Je lui jetai un regard entendu :
— Ils sont tellement laids qu’ils risquent la crise d’épilepsie en voyant leur reflet.
— Ah.
— Vous pouvez me donner un coup de main pour les capturer ? Ils ont l’air de connaître tous les recoins de la maison mais maintenant qu’on sait à quoi on a affaire, la traque sera beaucoup plus simple.
— Ah… et la dinde ?
— La din… écoutez, M. Amherst, il n’y a pas de dinde.
Je pénétrai dans la chambre empestant le gnome et grattai les miroirs de la coiffeuse. La couche de vernis était si épaisse qu’elle se décolla presque en un seul morceau.
— Voilà. Comme ça le premier qui remet ses arpions ici restera scotché sur le tapis. Suivez-moi.
J’entraînai mon client hébété à travers la maison : à la lueur de la révélation sur l’identité de notre « revenant », cette dernière devenait évidente. Tous les miroirs de la maison avaient été recouverts de tapisseries ou de linges. Et les kobolds, espèce servile depuis des siècles, avaient comme don naturel de se fondre dans le papier peint pour ne pas offrir la vue désagréable de leur visage difforme à leurs maîtres : voilà comment ils pouvaient se promener dans la masure sans éveiller l’attention.

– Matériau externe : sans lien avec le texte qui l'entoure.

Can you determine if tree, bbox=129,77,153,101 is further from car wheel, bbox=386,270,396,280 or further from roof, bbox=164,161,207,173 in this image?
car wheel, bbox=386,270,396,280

Moi qui cherchais un esprit frappeur, je ne risquai pas de les repérer.
Équipés chacun d’un miroir à main braqué devant nous, Auguste et moi fouillâmes les pièces une à une. Nous ne tardâmes pas à dénicher les fugueurs et les entassâmes dans la baignoire du rez-de-chaussée : la glace colossale qui la surplombait fut le plus efficace des cerbères.
Fière de nous, je désignai un des kobolds affublé d’un bonnet tiré de l’univers de Zelda Nimish Cap :
— Et en plus, on a retrouvé votre dinde ! Bon, si vous me le permettez… et même si vous ne me le permettez pas puisque je vous rappelle que je ne suis pas un vampire, j’ai quelques coups d’orditel à passer rapidement… c’est bientôt l’heure des White Banshies.